STATED GOAL
How many lines of the records contain the string "instances"? Treat uppercase and lowercase as different, and reply with the number alone.
━━ PROVIDED DATA
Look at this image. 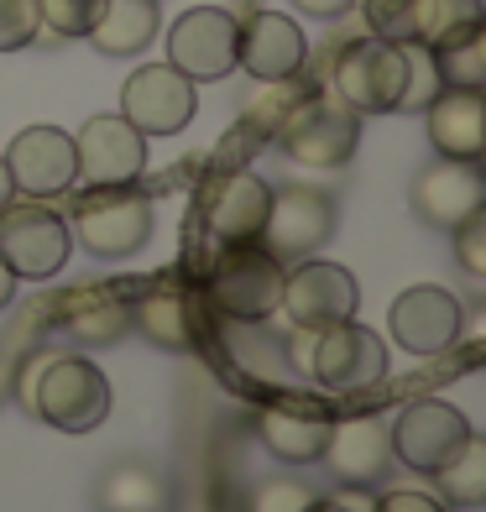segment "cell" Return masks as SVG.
Wrapping results in <instances>:
<instances>
[{"label": "cell", "instance_id": "obj_1", "mask_svg": "<svg viewBox=\"0 0 486 512\" xmlns=\"http://www.w3.org/2000/svg\"><path fill=\"white\" fill-rule=\"evenodd\" d=\"M21 403H27L42 424L89 434L105 424L110 413V382L95 361L84 356H37L21 377Z\"/></svg>", "mask_w": 486, "mask_h": 512}, {"label": "cell", "instance_id": "obj_2", "mask_svg": "<svg viewBox=\"0 0 486 512\" xmlns=\"http://www.w3.org/2000/svg\"><path fill=\"white\" fill-rule=\"evenodd\" d=\"M408 79H413L408 42H387V37H356V42H345V48L335 53V63H330V95L340 105H351L356 115L403 110Z\"/></svg>", "mask_w": 486, "mask_h": 512}, {"label": "cell", "instance_id": "obj_3", "mask_svg": "<svg viewBox=\"0 0 486 512\" xmlns=\"http://www.w3.org/2000/svg\"><path fill=\"white\" fill-rule=\"evenodd\" d=\"M283 298V262L262 241L215 246V262L204 267V304L225 319H267Z\"/></svg>", "mask_w": 486, "mask_h": 512}, {"label": "cell", "instance_id": "obj_4", "mask_svg": "<svg viewBox=\"0 0 486 512\" xmlns=\"http://www.w3.org/2000/svg\"><path fill=\"white\" fill-rule=\"evenodd\" d=\"M272 136L304 168H345L356 157V142H361V115L351 105H340L335 95L314 89V95H304L283 115V126Z\"/></svg>", "mask_w": 486, "mask_h": 512}, {"label": "cell", "instance_id": "obj_5", "mask_svg": "<svg viewBox=\"0 0 486 512\" xmlns=\"http://www.w3.org/2000/svg\"><path fill=\"white\" fill-rule=\"evenodd\" d=\"M152 199L131 183H95L74 204V236L95 256H131L152 241Z\"/></svg>", "mask_w": 486, "mask_h": 512}, {"label": "cell", "instance_id": "obj_6", "mask_svg": "<svg viewBox=\"0 0 486 512\" xmlns=\"http://www.w3.org/2000/svg\"><path fill=\"white\" fill-rule=\"evenodd\" d=\"M0 256L16 277H53L68 262V220L37 199L0 209Z\"/></svg>", "mask_w": 486, "mask_h": 512}, {"label": "cell", "instance_id": "obj_7", "mask_svg": "<svg viewBox=\"0 0 486 512\" xmlns=\"http://www.w3.org/2000/svg\"><path fill=\"white\" fill-rule=\"evenodd\" d=\"M330 230H335V199L293 183V189H277L267 199V220H262L257 241L277 256V262H304V256H314L330 241Z\"/></svg>", "mask_w": 486, "mask_h": 512}, {"label": "cell", "instance_id": "obj_8", "mask_svg": "<svg viewBox=\"0 0 486 512\" xmlns=\"http://www.w3.org/2000/svg\"><path fill=\"white\" fill-rule=\"evenodd\" d=\"M236 37H241V21L220 11V6H194L173 21L168 32V63L178 74H189L194 84H210L225 79L236 68Z\"/></svg>", "mask_w": 486, "mask_h": 512}, {"label": "cell", "instance_id": "obj_9", "mask_svg": "<svg viewBox=\"0 0 486 512\" xmlns=\"http://www.w3.org/2000/svg\"><path fill=\"white\" fill-rule=\"evenodd\" d=\"M199 95H194V79L178 74L173 63H147L136 68L121 89V115L142 131V136H173L194 121Z\"/></svg>", "mask_w": 486, "mask_h": 512}, {"label": "cell", "instance_id": "obj_10", "mask_svg": "<svg viewBox=\"0 0 486 512\" xmlns=\"http://www.w3.org/2000/svg\"><path fill=\"white\" fill-rule=\"evenodd\" d=\"M356 277L335 267V262H293V272H283V298H277V309H283L293 324H304V330H330L340 319H356Z\"/></svg>", "mask_w": 486, "mask_h": 512}, {"label": "cell", "instance_id": "obj_11", "mask_svg": "<svg viewBox=\"0 0 486 512\" xmlns=\"http://www.w3.org/2000/svg\"><path fill=\"white\" fill-rule=\"evenodd\" d=\"M387 439H392V460H403V465H413V471L434 476L439 465L471 439V424H466L460 408L439 403V398H419V403H408L398 413V424L387 429Z\"/></svg>", "mask_w": 486, "mask_h": 512}, {"label": "cell", "instance_id": "obj_12", "mask_svg": "<svg viewBox=\"0 0 486 512\" xmlns=\"http://www.w3.org/2000/svg\"><path fill=\"white\" fill-rule=\"evenodd\" d=\"M387 371V351L382 340L366 330V324L340 319L330 330L314 335V356H309V377L319 387H335V392H361V387H377Z\"/></svg>", "mask_w": 486, "mask_h": 512}, {"label": "cell", "instance_id": "obj_13", "mask_svg": "<svg viewBox=\"0 0 486 512\" xmlns=\"http://www.w3.org/2000/svg\"><path fill=\"white\" fill-rule=\"evenodd\" d=\"M0 157H6V168H11L16 194H27V199H48V194H63L79 183L74 136L58 131V126H27Z\"/></svg>", "mask_w": 486, "mask_h": 512}, {"label": "cell", "instance_id": "obj_14", "mask_svg": "<svg viewBox=\"0 0 486 512\" xmlns=\"http://www.w3.org/2000/svg\"><path fill=\"white\" fill-rule=\"evenodd\" d=\"M79 157V183H136L147 168V136L136 131L126 115H95L74 136Z\"/></svg>", "mask_w": 486, "mask_h": 512}, {"label": "cell", "instance_id": "obj_15", "mask_svg": "<svg viewBox=\"0 0 486 512\" xmlns=\"http://www.w3.org/2000/svg\"><path fill=\"white\" fill-rule=\"evenodd\" d=\"M319 460L330 465V476L345 486H372L392 471V439L377 413H356V418H335L330 439H324Z\"/></svg>", "mask_w": 486, "mask_h": 512}, {"label": "cell", "instance_id": "obj_16", "mask_svg": "<svg viewBox=\"0 0 486 512\" xmlns=\"http://www.w3.org/2000/svg\"><path fill=\"white\" fill-rule=\"evenodd\" d=\"M267 199H272V189L257 173H225V178L210 183V194L199 199V225L210 230L215 246L257 241L262 220H267Z\"/></svg>", "mask_w": 486, "mask_h": 512}, {"label": "cell", "instance_id": "obj_17", "mask_svg": "<svg viewBox=\"0 0 486 512\" xmlns=\"http://www.w3.org/2000/svg\"><path fill=\"white\" fill-rule=\"evenodd\" d=\"M387 324H392V340H398L403 351L439 356V351H450V345H455L466 314H460V298L445 293V288H408L398 304H392Z\"/></svg>", "mask_w": 486, "mask_h": 512}, {"label": "cell", "instance_id": "obj_18", "mask_svg": "<svg viewBox=\"0 0 486 512\" xmlns=\"http://www.w3.org/2000/svg\"><path fill=\"white\" fill-rule=\"evenodd\" d=\"M481 204H486V183H481L476 162L439 157L434 168H424L413 178V209H419V220L434 225V230H455L460 220H471Z\"/></svg>", "mask_w": 486, "mask_h": 512}, {"label": "cell", "instance_id": "obj_19", "mask_svg": "<svg viewBox=\"0 0 486 512\" xmlns=\"http://www.w3.org/2000/svg\"><path fill=\"white\" fill-rule=\"evenodd\" d=\"M236 63L246 68L251 79H288L309 63V42L298 32V21L277 16V11H251L241 21V37H236Z\"/></svg>", "mask_w": 486, "mask_h": 512}, {"label": "cell", "instance_id": "obj_20", "mask_svg": "<svg viewBox=\"0 0 486 512\" xmlns=\"http://www.w3.org/2000/svg\"><path fill=\"white\" fill-rule=\"evenodd\" d=\"M330 424H335V413H330V408L298 403V398H272V403L257 413L262 445H267L277 460H293V465L319 460L324 439H330Z\"/></svg>", "mask_w": 486, "mask_h": 512}, {"label": "cell", "instance_id": "obj_21", "mask_svg": "<svg viewBox=\"0 0 486 512\" xmlns=\"http://www.w3.org/2000/svg\"><path fill=\"white\" fill-rule=\"evenodd\" d=\"M424 110H429V142H434L439 157L481 162V152H486V100H481V89H450L445 84Z\"/></svg>", "mask_w": 486, "mask_h": 512}, {"label": "cell", "instance_id": "obj_22", "mask_svg": "<svg viewBox=\"0 0 486 512\" xmlns=\"http://www.w3.org/2000/svg\"><path fill=\"white\" fill-rule=\"evenodd\" d=\"M136 330L162 351H204V330L210 319L199 314V298H189L183 288H152L136 304Z\"/></svg>", "mask_w": 486, "mask_h": 512}, {"label": "cell", "instance_id": "obj_23", "mask_svg": "<svg viewBox=\"0 0 486 512\" xmlns=\"http://www.w3.org/2000/svg\"><path fill=\"white\" fill-rule=\"evenodd\" d=\"M157 37V0H100V16L89 27V42L110 58L142 53Z\"/></svg>", "mask_w": 486, "mask_h": 512}, {"label": "cell", "instance_id": "obj_24", "mask_svg": "<svg viewBox=\"0 0 486 512\" xmlns=\"http://www.w3.org/2000/svg\"><path fill=\"white\" fill-rule=\"evenodd\" d=\"M58 309H63V319H68V330H74L84 345H110V340L131 324L126 298L110 293V288H79V293H68Z\"/></svg>", "mask_w": 486, "mask_h": 512}, {"label": "cell", "instance_id": "obj_25", "mask_svg": "<svg viewBox=\"0 0 486 512\" xmlns=\"http://www.w3.org/2000/svg\"><path fill=\"white\" fill-rule=\"evenodd\" d=\"M173 492H168V481H162L152 465H110L105 481H100V507L105 512H168Z\"/></svg>", "mask_w": 486, "mask_h": 512}, {"label": "cell", "instance_id": "obj_26", "mask_svg": "<svg viewBox=\"0 0 486 512\" xmlns=\"http://www.w3.org/2000/svg\"><path fill=\"white\" fill-rule=\"evenodd\" d=\"M481 27V0H419L413 11V48H450Z\"/></svg>", "mask_w": 486, "mask_h": 512}, {"label": "cell", "instance_id": "obj_27", "mask_svg": "<svg viewBox=\"0 0 486 512\" xmlns=\"http://www.w3.org/2000/svg\"><path fill=\"white\" fill-rule=\"evenodd\" d=\"M434 492L455 507H481L486 502V439H466L445 465L434 471Z\"/></svg>", "mask_w": 486, "mask_h": 512}, {"label": "cell", "instance_id": "obj_28", "mask_svg": "<svg viewBox=\"0 0 486 512\" xmlns=\"http://www.w3.org/2000/svg\"><path fill=\"white\" fill-rule=\"evenodd\" d=\"M429 58H434L439 84H450V89H481L486 84V32L481 27L471 37L450 42V48H434Z\"/></svg>", "mask_w": 486, "mask_h": 512}, {"label": "cell", "instance_id": "obj_29", "mask_svg": "<svg viewBox=\"0 0 486 512\" xmlns=\"http://www.w3.org/2000/svg\"><path fill=\"white\" fill-rule=\"evenodd\" d=\"M37 16L58 37H89V27L100 16V0H37Z\"/></svg>", "mask_w": 486, "mask_h": 512}, {"label": "cell", "instance_id": "obj_30", "mask_svg": "<svg viewBox=\"0 0 486 512\" xmlns=\"http://www.w3.org/2000/svg\"><path fill=\"white\" fill-rule=\"evenodd\" d=\"M361 11H366L372 37L413 42V11H419V0H361Z\"/></svg>", "mask_w": 486, "mask_h": 512}, {"label": "cell", "instance_id": "obj_31", "mask_svg": "<svg viewBox=\"0 0 486 512\" xmlns=\"http://www.w3.org/2000/svg\"><path fill=\"white\" fill-rule=\"evenodd\" d=\"M42 32L37 0H0V53H16Z\"/></svg>", "mask_w": 486, "mask_h": 512}, {"label": "cell", "instance_id": "obj_32", "mask_svg": "<svg viewBox=\"0 0 486 512\" xmlns=\"http://www.w3.org/2000/svg\"><path fill=\"white\" fill-rule=\"evenodd\" d=\"M455 256L471 277H486V209H476L471 220L455 225Z\"/></svg>", "mask_w": 486, "mask_h": 512}, {"label": "cell", "instance_id": "obj_33", "mask_svg": "<svg viewBox=\"0 0 486 512\" xmlns=\"http://www.w3.org/2000/svg\"><path fill=\"white\" fill-rule=\"evenodd\" d=\"M314 502V492L304 481H267L251 492V512H304Z\"/></svg>", "mask_w": 486, "mask_h": 512}, {"label": "cell", "instance_id": "obj_34", "mask_svg": "<svg viewBox=\"0 0 486 512\" xmlns=\"http://www.w3.org/2000/svg\"><path fill=\"white\" fill-rule=\"evenodd\" d=\"M408 53H413V79H408V100H403V110H408V105H429L439 89H445V84H439V74H434L429 48H413V42H408Z\"/></svg>", "mask_w": 486, "mask_h": 512}, {"label": "cell", "instance_id": "obj_35", "mask_svg": "<svg viewBox=\"0 0 486 512\" xmlns=\"http://www.w3.org/2000/svg\"><path fill=\"white\" fill-rule=\"evenodd\" d=\"M372 512H450V502L429 486H403V492H387Z\"/></svg>", "mask_w": 486, "mask_h": 512}, {"label": "cell", "instance_id": "obj_36", "mask_svg": "<svg viewBox=\"0 0 486 512\" xmlns=\"http://www.w3.org/2000/svg\"><path fill=\"white\" fill-rule=\"evenodd\" d=\"M304 512H372V502H366V497H356V492H345V497H335V502H309Z\"/></svg>", "mask_w": 486, "mask_h": 512}, {"label": "cell", "instance_id": "obj_37", "mask_svg": "<svg viewBox=\"0 0 486 512\" xmlns=\"http://www.w3.org/2000/svg\"><path fill=\"white\" fill-rule=\"evenodd\" d=\"M293 6H298V11H309V16H324V21H330V16H345V11L356 6V0H293Z\"/></svg>", "mask_w": 486, "mask_h": 512}, {"label": "cell", "instance_id": "obj_38", "mask_svg": "<svg viewBox=\"0 0 486 512\" xmlns=\"http://www.w3.org/2000/svg\"><path fill=\"white\" fill-rule=\"evenodd\" d=\"M11 293H16V272L6 267V256H0V309L11 304Z\"/></svg>", "mask_w": 486, "mask_h": 512}, {"label": "cell", "instance_id": "obj_39", "mask_svg": "<svg viewBox=\"0 0 486 512\" xmlns=\"http://www.w3.org/2000/svg\"><path fill=\"white\" fill-rule=\"evenodd\" d=\"M16 199V183H11V168H6V157H0V209H6Z\"/></svg>", "mask_w": 486, "mask_h": 512}]
</instances>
━━━━
TASK RESULT
3